You know I've been on a mission to help rid ourselves of all the problems we see with sites being defaced, hack'd, crack'd, and pillaged. Frankly, if you have a WordPress blog that hasn't been upgraded to the latest version (currently 2.5.1), it's not a matter of IF but a matter of WHEN you can expect to see it attacked.

Luckily, I'm not the only one who has been noticing the ever-increasing problem, and lucky for all of us, there are now some steps you can take to help defend your sites from these kinds of attacks. Below I'll list the various actions you can take (or point to resources) - some are preventive measures, and some are after-the-fact cleanup steps. Either way, you need to have as much information at hand as possible to effectively deal with this problem. (Note that although some of these steps are specifically for WordPress, some can be used elsewhere. I'll note that as we go along).

Preventive Steps

  • Install the Login Lockdown WordPress plugin. This will prevent brute force attempts at grabbing your admin password. (WordPress only)
  • Install the WordPress Database Backup plugin. You can set this plugin to automatically backup your blog's database every night and email it to you, so you never have to remember to backup. This is essential for being able to revert back to a known-good state. Once installed, test it, and make sure you get a good backup right now. (WordPress only)
  • Backup your site's files now while you know they are clean. You can grab a backup from CPanel if your host uses that, or you can just FTP all the files down. In the comments below, Paige points to a nice post showing how to automate the CPanel backup here.
  • Install the WordPress Automatic Upgrade plugin. It makes upgrading WordPress blindingly easy, and the easier that step is, the more likely it is that you will actually DO it. (more info on the plugin here). Once installed, use it! (if you aren't already running the latest version, that is) (WordPress only)

After The Fact

  • Even though this tool detects problems after the fact, you need to sign up for SERPGuard NOW. This is a brand new tool that Nick Wilsdon has graciously created for us all, and it's an essential tool in this fight. (more info on the service here, here, here, and here). Basically, what SERPGuard does, is monitor Google's malware and phishing blacklists, and alerts you if your sites are on them. This happens frequently when your site is attacked, and the sooner you find out about it, the better. Google does list this information in the Webmaster Tools, but if you aren't using WMT, or you just don't regularly visit it, you won't know that you've been hit. (Google claims to email webmasters, but I've seen people get hit and never get an email). SERPGuard definnitely lets you know, and there are various ways to be informed (email and RSS). This won't prevent an attack, but it will warn you QUICKLY if you've been attacked. (For all sites, not just WordPress).
  • Once you know you've been attacked, it's time for the cleanup process. Smackdown has a comprehensive post about cleaning your hacked WordPress blog, so I'll just link to it here. Obviously, I hope you never have to use that post, but if you need it, it will be a lifesaver for you. (WordPress only)
  • Finally, if Google has kicked you out of the SERPs (and they probably have), you can request reinclusion and explain what happened, and that you've cleaned everything up. You'll need to do this via the Webmaster Central, however, so you'll have to sign up there if you haven't already. (ADDED LATER FROM COMMENTS BELOW: You can also get your site reviewed through . This can be useful if you do not want to create a GWC account for the site. However this will likely be a slower process than Google, who is looking to get a 24hr turnaround on requests.) (For all sites, not just WordPress)
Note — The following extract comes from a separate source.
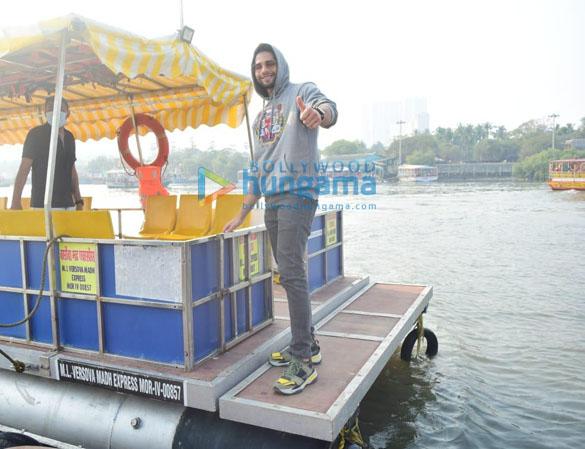 Photos Katrina Kaif, Ishaan Khatter and Siddhant Chaturvedi snapped at the Versova jetty (5)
Google has also blogged about this subject, so if you want to see their advice, you can get that here and here. (For all sites, not just WordPress)
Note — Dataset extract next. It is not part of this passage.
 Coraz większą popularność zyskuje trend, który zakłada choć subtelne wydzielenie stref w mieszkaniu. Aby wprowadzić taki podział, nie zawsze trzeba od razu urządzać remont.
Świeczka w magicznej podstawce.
If you take the proactive steps to protect your blog, you may never need the "after the fact" steps, but keep them handy - just in case. They'll help prevent your blood pressure from exploding when you're trying to figure what the heck to do.

Final note: The first person who complains about the inappropriate use of the term "hacker" instead of the more appropriate term "cracker" gets a virtual SLAP from me. Even Google uses the term "hacker" in their posts above, so I figure it's ok for me to do so as well.